I looked in the bag. It was full of Zoloft samples.

“We were talking about my chest pains,” Joe explained, “and the doctor asked about my stress level. I started to tell her about the projects we've got going on right now in California. And then she said to me, ‘Are you happy?'”

I looked across the desk at my husband. Joe didn't look happy. His mouth clamped shut in a tight line, and his eyes flicked around my office as if he were hunting for the source of an aggravating sound. His knee bounced in a nervous tic, and his fingers drummed on his pants leg. He kept picking things up off my desk, turning them in his hands, and putting them back down again.

“Well?” I said. “What did you tell her?”

“I said, ‘My wife asks me that all the time.'”

I reached into his paper bag and pulled out one of the sample packs of Zoloft. It wasn't a drug I'd ever heard of.

“This says it's for depression,” I said. “You don't look depressed to me.”

“I told her I get angry all the time, and she said, ‘I think you have anxiety problems.' This stuff also helps with anxiety.”

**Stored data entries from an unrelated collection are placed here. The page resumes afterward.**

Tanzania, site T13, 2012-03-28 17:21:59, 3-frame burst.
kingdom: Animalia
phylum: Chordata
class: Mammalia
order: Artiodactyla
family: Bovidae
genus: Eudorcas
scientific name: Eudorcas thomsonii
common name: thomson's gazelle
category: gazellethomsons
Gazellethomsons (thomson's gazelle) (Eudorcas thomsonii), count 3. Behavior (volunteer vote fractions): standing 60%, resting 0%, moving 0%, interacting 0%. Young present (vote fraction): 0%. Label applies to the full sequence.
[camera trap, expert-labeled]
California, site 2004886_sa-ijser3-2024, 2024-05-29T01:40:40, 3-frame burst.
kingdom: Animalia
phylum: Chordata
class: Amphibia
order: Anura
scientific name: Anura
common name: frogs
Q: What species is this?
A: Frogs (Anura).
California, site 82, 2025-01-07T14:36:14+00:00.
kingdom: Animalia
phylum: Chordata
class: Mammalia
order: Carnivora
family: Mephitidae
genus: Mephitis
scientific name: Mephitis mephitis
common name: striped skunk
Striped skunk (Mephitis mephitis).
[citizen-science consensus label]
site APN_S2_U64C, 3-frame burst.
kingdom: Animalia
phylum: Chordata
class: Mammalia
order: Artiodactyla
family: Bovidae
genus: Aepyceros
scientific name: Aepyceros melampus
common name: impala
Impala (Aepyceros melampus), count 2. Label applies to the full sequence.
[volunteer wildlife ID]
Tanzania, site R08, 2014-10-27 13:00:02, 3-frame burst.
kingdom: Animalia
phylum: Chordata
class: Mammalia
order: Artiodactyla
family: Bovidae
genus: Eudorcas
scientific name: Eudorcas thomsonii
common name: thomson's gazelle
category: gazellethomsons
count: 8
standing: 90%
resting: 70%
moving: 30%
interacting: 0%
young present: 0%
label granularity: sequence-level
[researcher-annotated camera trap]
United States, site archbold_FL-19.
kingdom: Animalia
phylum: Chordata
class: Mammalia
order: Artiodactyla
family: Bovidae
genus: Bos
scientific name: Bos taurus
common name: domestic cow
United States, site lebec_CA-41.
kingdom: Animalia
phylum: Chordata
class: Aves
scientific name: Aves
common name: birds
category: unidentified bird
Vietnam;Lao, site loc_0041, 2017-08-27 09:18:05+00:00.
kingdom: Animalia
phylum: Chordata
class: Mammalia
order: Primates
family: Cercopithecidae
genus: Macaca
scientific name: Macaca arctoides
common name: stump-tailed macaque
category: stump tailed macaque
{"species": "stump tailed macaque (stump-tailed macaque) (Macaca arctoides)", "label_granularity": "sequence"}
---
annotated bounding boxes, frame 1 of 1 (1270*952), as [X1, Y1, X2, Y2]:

Anxiety? A light bulb seemed to blink on in my brain. I said, “That actually makes a lot of sense.”

So Joe decided to try the Zoloft. We agreed that he could stop at any time. He washed one down at the water fountain on the way out of the library, and I went back to work.

Saturday morning two days later, I was in the kitchen making a cake. It was a chocolate cake. I was beating the frosting. Joe wandered into the kitchen and sat down to watch me. After a minute, he started talking.

“Did you ever have a crush on an actor when you were a kid?”